Washington is said to have long neglected the "concrete interests" of Americans, and that the US does not want to conflate American interests "with those of the rest of the world – that a threat to a person halfway around the world is the same as to an American." It is Trump's America First policy writ large.

Instead, US allies in Europe "will take the lead against threats that are less severe for us but more so for them".  Russia is described as merely a "persistent but manageable threat to NATO's eastern members".

This is the direction we must now take. And it makes sense. The EU and Britain need to spend big on both defensive and offensive weapons, and both conventional and nuclear. We must do what Reagan did in the 1980s and force Russia into bankruptcy by trying to keep up with Europe. It can be done. It must be done.

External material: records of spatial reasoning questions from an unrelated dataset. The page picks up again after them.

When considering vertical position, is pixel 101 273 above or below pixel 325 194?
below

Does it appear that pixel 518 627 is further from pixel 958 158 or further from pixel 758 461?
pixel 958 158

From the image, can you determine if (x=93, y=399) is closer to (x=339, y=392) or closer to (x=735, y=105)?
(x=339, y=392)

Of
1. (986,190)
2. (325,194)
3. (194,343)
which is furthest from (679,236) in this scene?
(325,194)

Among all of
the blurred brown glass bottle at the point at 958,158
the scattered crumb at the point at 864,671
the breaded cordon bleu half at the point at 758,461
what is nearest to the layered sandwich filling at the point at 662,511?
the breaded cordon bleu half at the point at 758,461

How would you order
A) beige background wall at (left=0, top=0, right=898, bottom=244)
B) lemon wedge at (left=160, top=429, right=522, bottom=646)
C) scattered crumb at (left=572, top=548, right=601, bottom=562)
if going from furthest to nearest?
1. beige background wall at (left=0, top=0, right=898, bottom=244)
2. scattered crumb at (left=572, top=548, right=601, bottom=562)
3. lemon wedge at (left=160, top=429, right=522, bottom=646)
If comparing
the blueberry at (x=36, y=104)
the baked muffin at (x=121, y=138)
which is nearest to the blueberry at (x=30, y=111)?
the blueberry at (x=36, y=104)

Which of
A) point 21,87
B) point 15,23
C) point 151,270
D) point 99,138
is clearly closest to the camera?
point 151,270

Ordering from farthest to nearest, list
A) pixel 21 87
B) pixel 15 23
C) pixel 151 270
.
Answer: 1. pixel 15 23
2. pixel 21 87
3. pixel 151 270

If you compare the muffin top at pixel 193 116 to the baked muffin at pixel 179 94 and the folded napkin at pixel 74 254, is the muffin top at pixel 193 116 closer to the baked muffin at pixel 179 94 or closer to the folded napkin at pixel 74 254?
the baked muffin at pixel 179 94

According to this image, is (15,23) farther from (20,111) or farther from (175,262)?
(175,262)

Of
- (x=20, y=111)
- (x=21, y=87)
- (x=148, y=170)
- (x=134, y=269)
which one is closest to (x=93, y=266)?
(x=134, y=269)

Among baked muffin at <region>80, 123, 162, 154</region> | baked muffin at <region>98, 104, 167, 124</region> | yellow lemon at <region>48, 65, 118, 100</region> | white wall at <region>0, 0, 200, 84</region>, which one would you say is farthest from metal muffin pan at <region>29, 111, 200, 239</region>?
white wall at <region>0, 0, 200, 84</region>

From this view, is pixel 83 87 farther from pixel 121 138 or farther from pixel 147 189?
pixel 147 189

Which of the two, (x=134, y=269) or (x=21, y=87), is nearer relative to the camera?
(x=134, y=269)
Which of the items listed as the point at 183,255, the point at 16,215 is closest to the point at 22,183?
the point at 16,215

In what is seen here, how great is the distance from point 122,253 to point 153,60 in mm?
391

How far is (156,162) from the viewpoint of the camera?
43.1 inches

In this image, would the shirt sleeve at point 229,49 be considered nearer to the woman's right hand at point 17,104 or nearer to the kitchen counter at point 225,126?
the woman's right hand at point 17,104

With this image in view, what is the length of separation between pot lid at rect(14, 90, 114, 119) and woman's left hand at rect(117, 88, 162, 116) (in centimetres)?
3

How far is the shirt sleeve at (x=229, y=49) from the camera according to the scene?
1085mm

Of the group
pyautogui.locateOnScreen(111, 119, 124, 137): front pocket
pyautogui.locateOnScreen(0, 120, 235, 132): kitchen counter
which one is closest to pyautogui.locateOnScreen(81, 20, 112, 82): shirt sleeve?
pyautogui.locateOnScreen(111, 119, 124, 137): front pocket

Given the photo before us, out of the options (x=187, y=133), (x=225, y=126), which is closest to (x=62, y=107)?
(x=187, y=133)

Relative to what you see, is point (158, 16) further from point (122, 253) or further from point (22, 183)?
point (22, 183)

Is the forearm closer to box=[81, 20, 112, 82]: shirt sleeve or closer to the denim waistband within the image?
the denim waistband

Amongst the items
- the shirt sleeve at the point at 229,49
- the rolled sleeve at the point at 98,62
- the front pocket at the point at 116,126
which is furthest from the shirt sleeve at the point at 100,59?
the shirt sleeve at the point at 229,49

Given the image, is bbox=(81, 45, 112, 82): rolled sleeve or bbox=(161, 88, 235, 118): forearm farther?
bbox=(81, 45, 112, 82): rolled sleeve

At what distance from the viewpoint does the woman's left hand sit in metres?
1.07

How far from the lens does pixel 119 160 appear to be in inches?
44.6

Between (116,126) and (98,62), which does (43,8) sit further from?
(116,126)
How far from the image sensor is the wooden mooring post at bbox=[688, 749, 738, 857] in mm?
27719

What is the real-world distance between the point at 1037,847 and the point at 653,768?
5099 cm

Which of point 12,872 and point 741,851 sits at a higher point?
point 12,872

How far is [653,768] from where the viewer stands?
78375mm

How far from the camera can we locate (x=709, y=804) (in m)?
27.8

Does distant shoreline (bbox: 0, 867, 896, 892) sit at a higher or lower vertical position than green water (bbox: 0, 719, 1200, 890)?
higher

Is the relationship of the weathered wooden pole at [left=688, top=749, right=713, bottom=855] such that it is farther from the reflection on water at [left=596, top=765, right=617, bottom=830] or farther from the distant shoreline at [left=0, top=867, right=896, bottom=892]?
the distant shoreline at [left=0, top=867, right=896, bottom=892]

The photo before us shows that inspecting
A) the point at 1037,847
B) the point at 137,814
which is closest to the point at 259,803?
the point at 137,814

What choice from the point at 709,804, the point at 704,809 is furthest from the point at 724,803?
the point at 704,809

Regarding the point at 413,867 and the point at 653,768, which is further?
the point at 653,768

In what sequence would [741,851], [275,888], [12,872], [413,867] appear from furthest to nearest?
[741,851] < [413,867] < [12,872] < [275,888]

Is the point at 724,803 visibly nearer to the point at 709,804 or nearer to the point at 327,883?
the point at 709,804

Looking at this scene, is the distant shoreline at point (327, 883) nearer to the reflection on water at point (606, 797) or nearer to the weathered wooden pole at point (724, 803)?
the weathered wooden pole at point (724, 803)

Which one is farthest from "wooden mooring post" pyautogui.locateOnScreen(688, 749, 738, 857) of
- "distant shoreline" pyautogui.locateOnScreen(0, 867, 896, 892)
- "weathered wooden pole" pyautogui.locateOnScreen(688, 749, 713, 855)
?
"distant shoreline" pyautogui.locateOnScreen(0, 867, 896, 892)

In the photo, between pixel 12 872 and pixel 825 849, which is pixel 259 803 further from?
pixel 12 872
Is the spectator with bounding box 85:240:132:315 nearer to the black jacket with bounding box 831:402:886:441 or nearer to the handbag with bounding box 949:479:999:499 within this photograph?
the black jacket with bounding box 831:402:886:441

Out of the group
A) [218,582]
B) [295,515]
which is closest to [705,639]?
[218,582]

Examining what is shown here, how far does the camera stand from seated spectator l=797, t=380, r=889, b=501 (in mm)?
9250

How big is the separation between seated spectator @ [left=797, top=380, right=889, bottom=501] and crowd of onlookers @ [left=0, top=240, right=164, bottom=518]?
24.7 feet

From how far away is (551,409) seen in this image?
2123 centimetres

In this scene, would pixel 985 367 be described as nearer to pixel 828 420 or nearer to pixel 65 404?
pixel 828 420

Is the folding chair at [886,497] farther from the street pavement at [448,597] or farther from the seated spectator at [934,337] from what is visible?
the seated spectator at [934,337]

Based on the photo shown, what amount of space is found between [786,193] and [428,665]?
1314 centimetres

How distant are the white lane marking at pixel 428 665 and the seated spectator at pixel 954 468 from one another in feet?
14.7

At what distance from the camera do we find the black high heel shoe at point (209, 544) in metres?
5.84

Russia's economy is on its knees after four years of war, and it is only about the same size as the UK's. The EU is twelve times larger in terms of total economic capacity so it is right that it should be able to defend itself.  But it will come at a cost. Living standards will be lower for longer, but there is no alternative.

None of this will change even if Trump disappears next week. The die is cast.

Trump's polling

Trump's ability to believe anything is unbelievable. His poll ratings are terrible but he now thinks there is a conspiracy among pollsters to deny his popularity among ordinary voters, despite the extensive 'No Kings' protests and those against ICE raids in Minnesota and elsewhere.

Have a look at this:


“The REAL Polls have been GREAT, but they refuse to print them?”

He needs psychiatric help. But we need to make this America's problem, not ours.